The following step is a critical phase in the Market Basket Analysis process, where the raw transactional data is transformed into a suitable format for extracting meaningful insights.

To do this, we must transform this data into a format suitable for seamless integration with the Apriori algorithm. Essentially, we aim to represent it in a tabular structure where ones and zeros denote the presence or absence of specific elements.

### Step 3: Converting the data into a suitable format for analysis

In [None]:
# 1. Split transaction strings (i.e., Items) into lists called transactions
transactions = df['Items'].apply(lambda t: t.split(','))

print(transactions)

In [None]:
# 2. Convert DataFrame column into list of strings
transactions = list(transactions)

### One-Hot Encoding and Apriori Algorithm
Now we apply the TransactionEncoder which converts item lists into transaction data for frequent itemset mining. That is, we convert the list to a One-Hot Encoded Boolean list

In [1]:
# Apply the Transaction Encoder
l = TransactionEncoder()

NameError: name 'TransactionEncoder' is not defined

The fit method of the TransactionEncoder learns the unique labels present in the dataset, and through the transform method, it converts the input dataset (a Python list of lists) into a NumPy boolean array using one-hot encoding.

In [None]:
l_data = l.fit(transactions).transform(transactions)

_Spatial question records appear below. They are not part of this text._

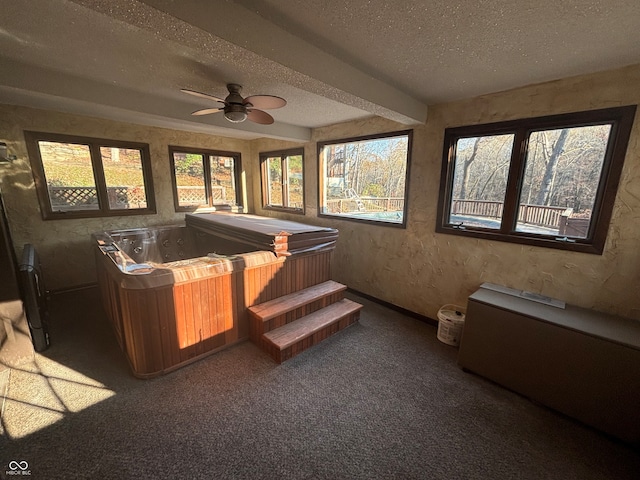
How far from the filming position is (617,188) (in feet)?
5.74

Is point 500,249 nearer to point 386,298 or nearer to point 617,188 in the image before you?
point 617,188

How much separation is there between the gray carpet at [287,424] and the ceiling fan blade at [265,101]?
2.09 m

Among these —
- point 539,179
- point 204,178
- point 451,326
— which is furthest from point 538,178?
point 204,178

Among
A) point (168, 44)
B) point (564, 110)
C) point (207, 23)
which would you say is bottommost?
point (564, 110)

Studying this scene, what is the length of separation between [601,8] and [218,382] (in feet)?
9.84

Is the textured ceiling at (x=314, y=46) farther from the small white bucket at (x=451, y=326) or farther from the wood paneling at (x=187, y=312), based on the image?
the small white bucket at (x=451, y=326)

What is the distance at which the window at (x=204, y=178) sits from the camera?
4.07 meters

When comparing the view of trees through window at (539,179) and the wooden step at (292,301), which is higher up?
the view of trees through window at (539,179)

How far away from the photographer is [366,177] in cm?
355

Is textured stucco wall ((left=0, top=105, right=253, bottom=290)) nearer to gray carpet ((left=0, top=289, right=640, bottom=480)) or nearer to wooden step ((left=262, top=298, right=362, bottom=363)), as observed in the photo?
gray carpet ((left=0, top=289, right=640, bottom=480))

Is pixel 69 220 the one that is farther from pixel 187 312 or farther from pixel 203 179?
pixel 187 312

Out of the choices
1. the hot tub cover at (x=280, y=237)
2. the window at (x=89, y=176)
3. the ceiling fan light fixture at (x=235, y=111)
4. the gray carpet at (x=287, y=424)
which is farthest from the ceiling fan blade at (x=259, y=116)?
the window at (x=89, y=176)

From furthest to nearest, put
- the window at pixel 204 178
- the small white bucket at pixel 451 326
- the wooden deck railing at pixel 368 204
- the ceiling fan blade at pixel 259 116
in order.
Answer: the window at pixel 204 178, the wooden deck railing at pixel 368 204, the small white bucket at pixel 451 326, the ceiling fan blade at pixel 259 116

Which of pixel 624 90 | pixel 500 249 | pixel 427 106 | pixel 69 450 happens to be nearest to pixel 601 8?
pixel 624 90
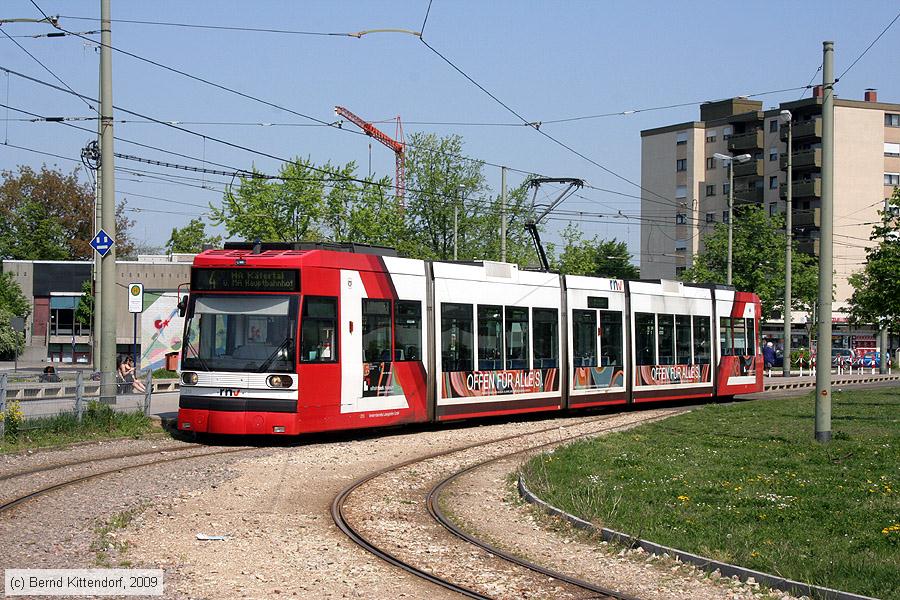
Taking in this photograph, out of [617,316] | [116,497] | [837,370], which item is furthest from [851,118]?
[116,497]

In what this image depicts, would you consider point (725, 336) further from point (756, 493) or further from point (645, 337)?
point (756, 493)

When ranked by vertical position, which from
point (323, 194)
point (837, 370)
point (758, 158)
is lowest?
point (837, 370)

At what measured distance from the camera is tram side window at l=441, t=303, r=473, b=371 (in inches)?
810

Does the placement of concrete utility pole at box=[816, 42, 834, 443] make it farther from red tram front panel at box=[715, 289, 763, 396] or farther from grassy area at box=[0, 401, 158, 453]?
red tram front panel at box=[715, 289, 763, 396]

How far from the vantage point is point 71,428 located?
18234 millimetres

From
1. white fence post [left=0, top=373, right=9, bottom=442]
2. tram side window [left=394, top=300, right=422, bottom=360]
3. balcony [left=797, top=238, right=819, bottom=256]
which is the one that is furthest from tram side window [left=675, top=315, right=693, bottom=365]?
balcony [left=797, top=238, right=819, bottom=256]

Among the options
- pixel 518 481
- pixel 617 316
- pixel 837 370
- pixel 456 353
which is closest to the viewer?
pixel 518 481

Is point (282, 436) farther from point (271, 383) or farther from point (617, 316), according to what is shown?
point (617, 316)

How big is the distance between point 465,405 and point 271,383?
5.20 meters

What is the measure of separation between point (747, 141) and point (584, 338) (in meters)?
59.4

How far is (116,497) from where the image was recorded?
12125mm

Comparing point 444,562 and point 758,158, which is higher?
point 758,158

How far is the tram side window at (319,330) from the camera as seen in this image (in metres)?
17.5

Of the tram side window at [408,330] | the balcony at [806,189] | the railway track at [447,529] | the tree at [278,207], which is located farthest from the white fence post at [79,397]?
the balcony at [806,189]
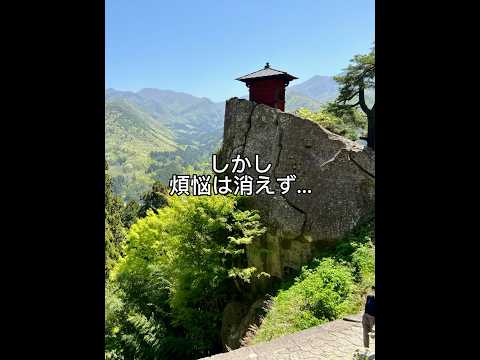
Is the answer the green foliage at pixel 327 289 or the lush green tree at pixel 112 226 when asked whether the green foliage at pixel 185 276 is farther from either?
the lush green tree at pixel 112 226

Convert the encoded array into a pandas DataFrame:

In [None]:
df = pd.DataFrame(l_data,columns=l.columns_)
df = df.replace(False,0)
df

In [None]:
# Apply Apriori algorithm to find frequent itemsets
# Set a threshold value for the support value
df = apriori(df, min_support = 0.01, use_colnames = True, verbose = 1)
df

In [None]:
#Let's view our interpretation values using the Associan rule function.
df_ar = association_rules(df, metric = "confidence", min_threshold = 0.7)
df_ar

The resulting table shows that the four most popular product combinations that are frequently bought together are:
- cereals and whole milk
- margarine, rolls/buns and	whole milk
- root vegetables, sausage	and rolls/buns
- Fruit/vegetable juice, whole milk and	yogurt

For example, if we take a look at our 1st index value:
- 80% of those who buys frozen dessert, buys whole milk as well.
- Their correlation with each other is seen as 3.7.